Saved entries

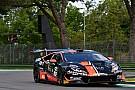 GT Italiano Basz ed Ortiz si dividono le pole position della Super GT Cup ad Imola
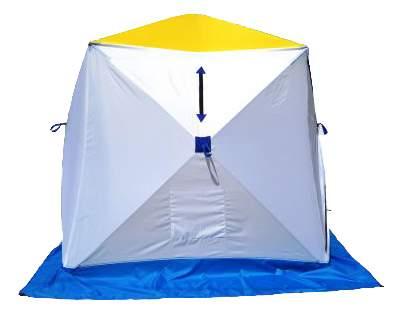 Палатка Стэк Куб трехместная белая/желтая/синяя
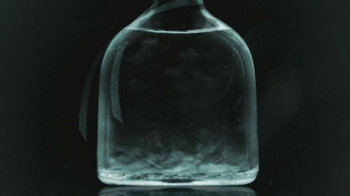 Patron Spirits Company TV Spot, 'X Ray' - Thumbnail 5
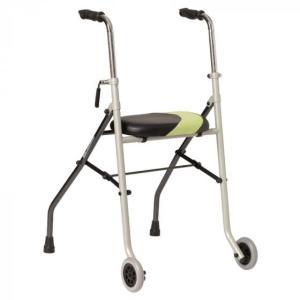 Andador con asiento ACTIO2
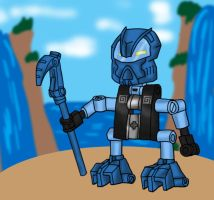BIONICLE: Turaga Gali by Flameydragwasp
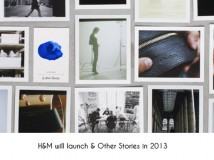 "H&M: con ""& Other Stories"""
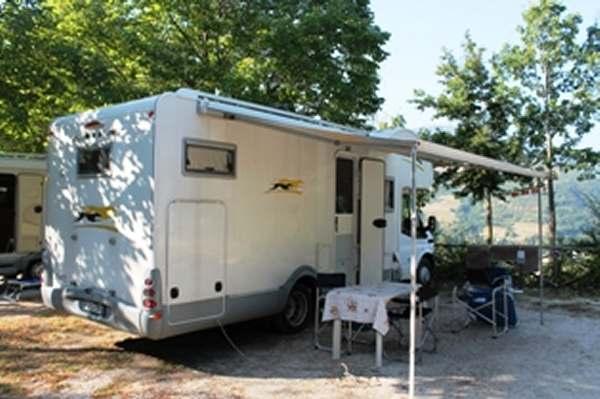 Vedi dettaglio offerta camper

EXERCISE AIM
First drop every picture, then print the data above exactly as it stands.

ANSWER AREA
 GT Italiano Basz ed Ortiz si dividono le pole position della Super GT Cup ad Imola
 Палатка Стэк Куб трехместная белая/желтая/синяя
 Patron Spirits Company TV Spot, 'X Ray' - Thumbnail 5
 Andador con asiento ACTIO2
BIONICLE: Turaga Gali by Flameydragwasp
 "H&M: con ""& Other Stories"""
 Vedi dettaglio offerta camper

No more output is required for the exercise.